What’s hot? Feminist media monitoring
By Dae-Han Song (chief editor, The [su:p])
A torso with a top revealing a full bust is printed on a mirror. The female target is supposed to reflect herself in the mirror and thus “try out” the full breasted torso. Whispers and thoughts surround the image: “Awesome,” “I envy you,” “These are mine?” A QR code takes you to the plastic surgery clinic that’ll service the transformation. In our next ad, “make me better” is written over a woman’s flat stomach, muscular butt and legs. In the next one, Korean ice-skater Kim Yun-ah’s body is sized up with measurements: the length of her legs, torso, and arms; the girth of her buttocks, quads, waist, and bust. If the ideal body is packaged for praise, envy, and consumption then the opposite is packaged for comedy. In two episodes of Korea’s favorite evening variety program “Infinity challenge,” one of the hosts pokes fun of the other two for being short and cute like children. Other hosts are teased for wearing clothes reminiscent of middle aged security guards.
Both the ads and the episodes were chosen for the ISC Feminism study group’s media monitoring. If ignorance is bliss, then media monitoring is the opposite. To note the burden of knowing too much, a member posted in our chat room a cartoon of a woman with her face in her palms bemoaning ever enjoying anything again after practicing feminist media criticism. Indeed, two weeks reading feminist theory and media monitoring has questioned my idea of “beautiful” as natural and challenged my role in perpetuating the effort, pain, and control that goes into such construction.

[INFORMATION PROVIDED]
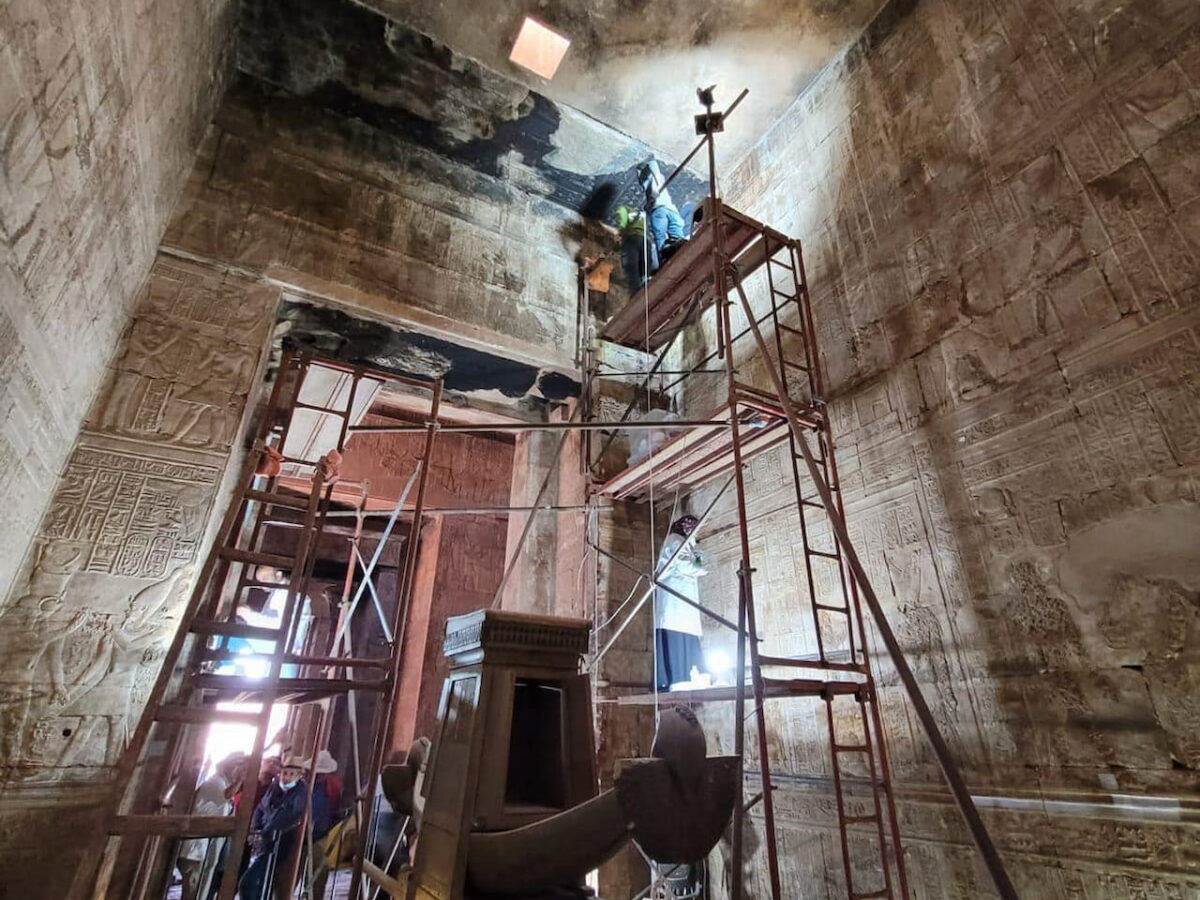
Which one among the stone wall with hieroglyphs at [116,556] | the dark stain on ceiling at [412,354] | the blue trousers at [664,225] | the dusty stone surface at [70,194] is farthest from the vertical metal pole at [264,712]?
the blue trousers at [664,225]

...

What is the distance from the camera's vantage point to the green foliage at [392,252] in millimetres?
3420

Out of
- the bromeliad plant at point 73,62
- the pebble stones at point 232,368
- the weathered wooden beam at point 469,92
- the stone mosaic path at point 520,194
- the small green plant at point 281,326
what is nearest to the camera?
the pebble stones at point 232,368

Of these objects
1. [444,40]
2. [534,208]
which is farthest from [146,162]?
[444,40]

...

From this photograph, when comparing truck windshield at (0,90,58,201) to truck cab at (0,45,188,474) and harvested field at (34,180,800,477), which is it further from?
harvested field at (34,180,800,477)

[REQUIREMENT 1]
In the article on feminist media monitoring above, which body parts of Kim Yun-ah does the ad measure? List each one.
[REQUIREMENT 2]
Carry on the article on feminist media monitoring from its last sentence, in the same first-person voice.

[ANSWER SECTION 1]
Legs, torso, arms, buttocks, quads, waist, bust

[ANSWER SECTION 2]
“Beautiful” and “sexy” are not natural but are culturally determined. Susan Bordo's “Unbearable Weight” shows how in the 1950s full bodies such as Marilyn Monroe’s that represented maternity were beautiful. In modern times, as women joined the workforce and strove for careers in male dominated professions, trim bodies representing discipline and control were considered appealing. Based on what society desired and needed from women, the standard alternated between the two. Sometimes, it combined them as is South Korea’s current obsession with the S-line. A woman with an S-line must be both physically trim while having ample bosom and bottom. Thus, combined is society’s concern with the ethos of discipline women need to compete in male dominated professions but also the maternity needed to solve Korea’s low birth-rate crisis.
Bordo shows how these contradictions and tensions impact women, at extremes erupting into social symptoms such as anorexia nervosa where women try to excise the feminine from their bodies. To Bordo, anorexics are modern day ascetics, albeit tragic and misguided, striving for the male body that represents discipline and mastery. By eliminating fat and flab from their bodies, they rebel against the full bodied maternity of their home bound mothers. They do so at the cost of their bodies and for some, their lives. This effort at shaking free from society’s constraints is ultimately misguided as it fails to liberate their political consciousness. They seek equality not by battling society’s oppression but by eliminating the feminine within them.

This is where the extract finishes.